*Stored entries*
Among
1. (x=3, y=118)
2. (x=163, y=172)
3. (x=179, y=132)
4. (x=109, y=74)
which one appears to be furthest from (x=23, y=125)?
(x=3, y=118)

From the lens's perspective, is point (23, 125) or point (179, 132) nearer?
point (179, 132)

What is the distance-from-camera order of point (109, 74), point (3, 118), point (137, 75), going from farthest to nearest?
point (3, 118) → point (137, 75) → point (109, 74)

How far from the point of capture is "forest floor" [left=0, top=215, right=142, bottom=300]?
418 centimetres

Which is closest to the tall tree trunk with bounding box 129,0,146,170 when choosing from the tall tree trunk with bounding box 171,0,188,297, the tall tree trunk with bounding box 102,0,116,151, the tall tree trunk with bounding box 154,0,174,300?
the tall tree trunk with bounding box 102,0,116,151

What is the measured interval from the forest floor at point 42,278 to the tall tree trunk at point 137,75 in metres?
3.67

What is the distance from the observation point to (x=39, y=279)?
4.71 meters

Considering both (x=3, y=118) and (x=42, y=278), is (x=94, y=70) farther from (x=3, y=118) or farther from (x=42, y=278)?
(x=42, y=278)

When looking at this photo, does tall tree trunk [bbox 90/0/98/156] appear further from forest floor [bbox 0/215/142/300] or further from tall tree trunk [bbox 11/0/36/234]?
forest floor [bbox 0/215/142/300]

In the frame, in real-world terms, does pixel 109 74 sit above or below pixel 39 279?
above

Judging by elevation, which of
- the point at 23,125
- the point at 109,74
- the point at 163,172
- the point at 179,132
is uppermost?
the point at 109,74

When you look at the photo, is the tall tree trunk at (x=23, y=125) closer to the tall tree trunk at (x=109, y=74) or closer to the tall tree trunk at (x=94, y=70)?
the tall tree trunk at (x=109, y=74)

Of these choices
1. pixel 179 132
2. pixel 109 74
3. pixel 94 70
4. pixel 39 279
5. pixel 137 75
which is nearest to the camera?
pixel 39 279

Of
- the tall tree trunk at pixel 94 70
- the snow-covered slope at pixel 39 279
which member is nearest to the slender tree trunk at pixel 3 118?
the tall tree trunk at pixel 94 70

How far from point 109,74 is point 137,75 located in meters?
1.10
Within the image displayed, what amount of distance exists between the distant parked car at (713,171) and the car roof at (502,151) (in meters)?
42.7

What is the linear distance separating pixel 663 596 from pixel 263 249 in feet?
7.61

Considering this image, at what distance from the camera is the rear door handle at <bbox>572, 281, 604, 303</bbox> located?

*Goal*
Reproduce the listing above in full, substituting "snowy hillside" for "snow-covered slope" and keeping everything else the same.

*Result*
Among
1. (x=3, y=118)
2. (x=163, y=172)
3. (x=179, y=132)
4. (x=109, y=74)
which one appears to be furthest from (x=23, y=125)?
(x=3, y=118)

From the lens's perspective, is point (23, 125) or point (179, 132) nearer?
point (179, 132)

What is the distance-from-camera order of point (109, 74), point (3, 118), point (137, 75), going from farthest to nearest?
point (3, 118) → point (137, 75) → point (109, 74)

How far from the point of capture is "forest floor" [left=0, top=215, right=142, bottom=300]?
418 centimetres

Which is closest to the tall tree trunk with bounding box 129,0,146,170 when choosing from the tall tree trunk with bounding box 171,0,188,297, the tall tree trunk with bounding box 102,0,116,151, the tall tree trunk with bounding box 154,0,174,300?
the tall tree trunk with bounding box 102,0,116,151

What is the measured interval from the forest floor at point 42,278 to the tall tree trunk at point 137,75 in metres?
3.67

What is the distance from the observation point to (x=39, y=279)?
4.71 meters

Considering both (x=3, y=118) and (x=42, y=278), is (x=94, y=70) farther from (x=3, y=118) or farther from (x=42, y=278)?
(x=42, y=278)

When looking at this photo, does tall tree trunk [bbox 90/0/98/156] appear further from forest floor [bbox 0/215/142/300] or further from tall tree trunk [bbox 11/0/36/234]?
forest floor [bbox 0/215/142/300]

In the frame, in real-world terms, does pixel 109 74 sit above or below pixel 39 279?
above

Judging by elevation, which of
- the point at 23,125
- the point at 109,74
- the point at 163,172
- the point at 179,132
is uppermost?
the point at 109,74

When you look at the photo, is the tall tree trunk at (x=23, y=125) closer to the tall tree trunk at (x=109, y=74) or closer to the tall tree trunk at (x=94, y=70)?
the tall tree trunk at (x=109, y=74)

Of these choices
1. pixel 179 132
2. pixel 109 74
3. pixel 94 70
4. pixel 39 279
5. pixel 137 75
which is nearest to the camera?
pixel 39 279

Of
- the tall tree trunk at pixel 94 70
- the snowy hillside at pixel 39 279
which member is nearest to the slender tree trunk at pixel 3 118?
the tall tree trunk at pixel 94 70

How far from point 109,74 is point 137,75 located in meters?
1.10
Within the image displayed, what amount of distance exists between the distant parked car at (713,171) and the car roof at (502,151) (in meters)?
42.7

What is the linear distance separating pixel 663 596 from pixel 263 249 in feet?
7.61

Considering this image, at what distance from the camera is the rear door handle at <bbox>572, 281, 604, 303</bbox> located?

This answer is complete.